> **ISTRUZIONI**
Puoi citare alla lettera una parte del brano sul narcotraffico in Honduras, cominciando dalle parole che contengono "La giustizia non" e fermandoti dopo "quotidiano argentino Pagina|12."?

> **BRANO ESTRATTO**

※ ※ ※

La giustizia non ha ancora stabilito quanti anni passerà in carcere, ma c'è il precedente di suo fratello, l'ex deputato Juan Antonio "Tony" Hernández, condannato tre anni fa all'ergastolo più trent'anni, la stessa pena ricevuta da Joaquín "El Chapo" Guzmán, il leader messicano del cartello di Sinaloa, che si era recato personalmente in Honduras per contribuire con un milione di dollari alla campagna elettorale che avrebbe portato Hernández a "vincere" la sua prima presidenza, come segnala il quotidiano argentino Pagina|12.

È sempre più evidente come, dopo il colpo di Stato per rovesciare Manuel Zelaya Rosales nel 2009, le bande di narcotrafficanti in Honduras siano penetrate nell'amministrazione pubblica e ne abbiano cooptato i vertici per portare avanti ogni tipo di attività illecita, non solo l'importazione, la produzione e l'esportazione di cocaina, ma anche un metodico saccheggio delle casse dello Stato, portando i tassi di povertà a quasi il 70% e spingendo la popolazione a fuggire verso nord in carovane di migranti. Hernández aveva ottenuto la rielezione dopo che le autorità giudiziarie lo avevano autorizzato illegalmente alla rielezione nel 2017 e aveva vinto grazie a evidenti brogli.

※ ※ ※

> **DATI MOSTRATI**
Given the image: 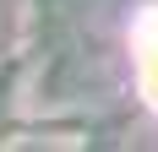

※ ※ ※

> **SOLUZIONE**
La giustizia non ha ancora stabilito quanti anni passerà in carcere, ma c'è il precedente di suo fratello, l'ex deputato Juan Antonio "Tony" Hernández, condannato tre anni fa all'ergastolo più trent'anni, la stessa pena ricevuta da Joaquín "El Chapo" Guzmán, il leader messicano del cartello di Sinaloa, che si era recato personalmente in Honduras per contribuire con un milione di dollari alla campagna elettorale che avrebbe portato Hernández a "vincere" la sua prima presidenza, come segnala il quotidiano argentino Pagina|12.